Alternatively, when the committee finalises its plan next month, it could ask Japan’s government to relax quarantine rules on fresh South Korean produce during the Games.
“For this Olympic Games, food is our team’s main focus, so athletes can be provided with safe meals and not have any radiation worries,” Shin Dong-keun, a member of South Korea’s parliamentary sports committee, told Reuters in December.
That level of caution, coinciding with a rise in political tensions between the two countries, irritates cattle farmers near Fukushima Daiichi who, having been told to destroy their animals after the disaster, are now selling meat again.
“No meat goes to market without being tested,” says Fumiya Koga, a prefectural government agriculture official. “If we didn’t do that, and meat was found to be above the limit, it would do serious damage to Fukushima’s reputation. In the nine years since the disaster, not one beef sample has exceeded the safety standard.”
Other agricultural sectors have mounted a similar recovery. Shipments of anpokaki (dried persimmons) – a popular, if pricey, winter delicacy – were banned for two years after the disaster, recalls Takeshi Haga, the director of anpokaki promotion at the Fukushima Mirai agricultural cooperative. “Radiation fears really affected us at first,” he says.

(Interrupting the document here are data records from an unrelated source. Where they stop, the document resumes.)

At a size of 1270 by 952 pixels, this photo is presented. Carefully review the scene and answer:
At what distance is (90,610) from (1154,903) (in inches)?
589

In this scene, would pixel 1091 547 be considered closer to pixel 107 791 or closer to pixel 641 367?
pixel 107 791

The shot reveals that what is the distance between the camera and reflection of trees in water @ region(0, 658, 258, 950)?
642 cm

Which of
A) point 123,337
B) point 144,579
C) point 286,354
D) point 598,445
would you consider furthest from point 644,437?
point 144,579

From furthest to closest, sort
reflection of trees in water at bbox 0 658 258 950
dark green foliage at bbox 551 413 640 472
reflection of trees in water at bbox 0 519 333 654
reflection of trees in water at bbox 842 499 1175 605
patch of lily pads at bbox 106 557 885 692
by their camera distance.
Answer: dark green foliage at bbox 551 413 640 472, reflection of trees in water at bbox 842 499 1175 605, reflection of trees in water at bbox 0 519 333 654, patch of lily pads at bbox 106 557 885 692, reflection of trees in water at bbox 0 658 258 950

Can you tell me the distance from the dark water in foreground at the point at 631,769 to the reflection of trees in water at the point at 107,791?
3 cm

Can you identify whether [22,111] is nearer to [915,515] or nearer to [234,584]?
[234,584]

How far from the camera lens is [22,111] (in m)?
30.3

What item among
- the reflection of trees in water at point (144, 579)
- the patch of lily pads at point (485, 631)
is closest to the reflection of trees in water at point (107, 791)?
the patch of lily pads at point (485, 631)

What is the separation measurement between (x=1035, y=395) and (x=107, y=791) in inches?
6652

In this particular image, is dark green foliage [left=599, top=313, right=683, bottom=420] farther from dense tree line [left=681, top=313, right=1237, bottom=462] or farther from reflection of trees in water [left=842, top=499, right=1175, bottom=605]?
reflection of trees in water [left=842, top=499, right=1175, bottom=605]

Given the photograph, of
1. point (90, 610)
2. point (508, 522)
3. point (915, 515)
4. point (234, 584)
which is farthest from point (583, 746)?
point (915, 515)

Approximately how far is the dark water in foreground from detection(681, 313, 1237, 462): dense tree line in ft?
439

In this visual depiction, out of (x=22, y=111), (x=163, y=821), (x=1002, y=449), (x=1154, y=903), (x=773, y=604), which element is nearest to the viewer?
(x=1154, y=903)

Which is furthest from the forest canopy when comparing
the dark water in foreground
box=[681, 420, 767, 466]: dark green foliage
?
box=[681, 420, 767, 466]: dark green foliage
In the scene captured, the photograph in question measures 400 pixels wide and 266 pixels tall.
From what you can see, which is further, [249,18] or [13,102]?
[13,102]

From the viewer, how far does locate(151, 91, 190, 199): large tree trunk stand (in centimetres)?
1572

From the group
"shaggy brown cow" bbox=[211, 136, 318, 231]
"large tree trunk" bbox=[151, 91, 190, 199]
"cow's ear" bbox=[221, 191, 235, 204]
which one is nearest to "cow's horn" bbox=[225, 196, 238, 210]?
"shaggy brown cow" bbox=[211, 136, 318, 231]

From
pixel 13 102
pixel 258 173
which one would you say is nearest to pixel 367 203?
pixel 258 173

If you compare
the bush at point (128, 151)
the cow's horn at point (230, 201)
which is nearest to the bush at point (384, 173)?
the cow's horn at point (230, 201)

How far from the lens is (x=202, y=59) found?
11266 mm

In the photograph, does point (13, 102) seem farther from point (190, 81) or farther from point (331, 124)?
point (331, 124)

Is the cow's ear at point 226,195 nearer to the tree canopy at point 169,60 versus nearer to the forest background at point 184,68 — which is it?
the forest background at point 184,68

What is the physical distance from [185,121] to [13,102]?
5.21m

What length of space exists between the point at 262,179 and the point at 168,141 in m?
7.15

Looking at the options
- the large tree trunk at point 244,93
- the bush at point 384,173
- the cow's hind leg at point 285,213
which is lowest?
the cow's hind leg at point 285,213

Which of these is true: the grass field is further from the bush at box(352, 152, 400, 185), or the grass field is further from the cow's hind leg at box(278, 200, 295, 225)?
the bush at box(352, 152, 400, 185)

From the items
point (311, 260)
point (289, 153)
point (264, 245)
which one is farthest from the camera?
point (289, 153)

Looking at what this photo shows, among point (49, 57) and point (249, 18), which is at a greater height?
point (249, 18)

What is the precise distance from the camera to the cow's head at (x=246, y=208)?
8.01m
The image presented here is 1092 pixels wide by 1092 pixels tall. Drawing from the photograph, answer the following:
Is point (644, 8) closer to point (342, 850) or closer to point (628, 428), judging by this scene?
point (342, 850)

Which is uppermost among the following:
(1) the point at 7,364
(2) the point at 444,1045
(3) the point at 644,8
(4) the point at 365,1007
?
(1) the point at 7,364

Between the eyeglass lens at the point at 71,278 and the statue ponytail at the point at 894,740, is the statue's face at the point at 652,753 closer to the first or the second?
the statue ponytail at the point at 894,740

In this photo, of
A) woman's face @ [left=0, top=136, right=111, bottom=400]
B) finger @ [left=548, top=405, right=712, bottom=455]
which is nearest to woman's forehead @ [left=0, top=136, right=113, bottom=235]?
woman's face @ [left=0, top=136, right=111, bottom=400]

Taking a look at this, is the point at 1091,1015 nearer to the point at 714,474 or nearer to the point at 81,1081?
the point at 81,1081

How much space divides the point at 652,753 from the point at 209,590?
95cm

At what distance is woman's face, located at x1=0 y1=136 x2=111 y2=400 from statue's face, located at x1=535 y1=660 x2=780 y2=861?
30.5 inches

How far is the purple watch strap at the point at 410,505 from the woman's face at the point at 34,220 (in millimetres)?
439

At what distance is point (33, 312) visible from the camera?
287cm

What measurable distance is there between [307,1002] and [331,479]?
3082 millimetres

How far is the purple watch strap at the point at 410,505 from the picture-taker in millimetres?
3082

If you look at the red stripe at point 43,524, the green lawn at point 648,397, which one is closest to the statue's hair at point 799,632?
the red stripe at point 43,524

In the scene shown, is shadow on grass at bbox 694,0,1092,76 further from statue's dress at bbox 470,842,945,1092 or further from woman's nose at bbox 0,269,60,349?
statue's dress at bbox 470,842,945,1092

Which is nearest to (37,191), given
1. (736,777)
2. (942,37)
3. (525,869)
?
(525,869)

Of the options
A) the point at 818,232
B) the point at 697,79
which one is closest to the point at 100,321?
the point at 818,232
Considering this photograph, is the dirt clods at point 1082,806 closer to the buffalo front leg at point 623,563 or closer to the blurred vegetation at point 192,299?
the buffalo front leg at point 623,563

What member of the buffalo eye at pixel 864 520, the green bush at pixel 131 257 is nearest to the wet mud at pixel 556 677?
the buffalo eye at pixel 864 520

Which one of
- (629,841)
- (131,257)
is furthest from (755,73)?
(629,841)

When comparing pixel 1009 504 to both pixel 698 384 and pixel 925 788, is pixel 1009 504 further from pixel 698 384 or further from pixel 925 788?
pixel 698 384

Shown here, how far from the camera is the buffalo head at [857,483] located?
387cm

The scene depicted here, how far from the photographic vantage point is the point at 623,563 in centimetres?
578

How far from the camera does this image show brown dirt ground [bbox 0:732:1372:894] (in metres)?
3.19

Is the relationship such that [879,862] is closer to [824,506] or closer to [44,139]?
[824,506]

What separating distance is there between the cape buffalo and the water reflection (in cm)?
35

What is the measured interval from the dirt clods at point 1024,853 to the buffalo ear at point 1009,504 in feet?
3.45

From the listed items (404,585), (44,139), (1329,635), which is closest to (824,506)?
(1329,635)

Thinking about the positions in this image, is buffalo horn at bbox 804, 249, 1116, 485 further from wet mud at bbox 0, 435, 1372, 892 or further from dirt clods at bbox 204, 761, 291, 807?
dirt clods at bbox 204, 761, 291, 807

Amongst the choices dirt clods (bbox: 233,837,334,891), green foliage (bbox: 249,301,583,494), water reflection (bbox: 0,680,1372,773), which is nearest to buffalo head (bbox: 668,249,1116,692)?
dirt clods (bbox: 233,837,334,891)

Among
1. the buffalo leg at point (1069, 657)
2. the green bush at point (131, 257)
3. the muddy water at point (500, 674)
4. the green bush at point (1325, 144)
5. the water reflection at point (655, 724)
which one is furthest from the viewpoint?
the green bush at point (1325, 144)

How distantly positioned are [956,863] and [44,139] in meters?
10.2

While local farmers struggled to counter harmful rumours swirling around Fukushima produce, Haga and his colleagues quickly set up their own testing regime, imposing an upper limit of 50Bq/kg of fruit, half the maximum permitted by the government.
“We test every single persimmon, even now,” says Haga. Each one is packed and given a quality control sticker showing its radiation reading, before being sold in north-east Japan, and the Tokyo and Osaka areas.
“Some local sellers ask us if it’s really still necessary to have stickers on each fruit nine years on from the disaster,” he adds. “But we think it’s best to keep reassuring consumers that our fruit is 100% safe, even if it means creating extra work.”
As they prepare to promote their region’s food to visiting athletes and spectators, officials are encouraged by the shrinking list of countries that continue to ban or limit imports of Fukushima produce.
Initially, more than 50 countries and regions refused to import items from Fukushima, but the number has since fallen to about 20, with Singapore recently joining countries such as the US and Australia in lifting or easing import bans. China, however, has kept its ban in place, while South Korea continues to prohibit seafood imports.
Noboru Tamogami, a 77-year-old cattle farmer in Koriyama, more than 50 miles west of the ruined nuclear power plant, believes concerns over food safety are misplaced.
“I’ve been a farmer for 30 years and I’m so confident that my beef is safe that I give it to my own grandchildren,” he says. “None of us is the slightest bit worried.”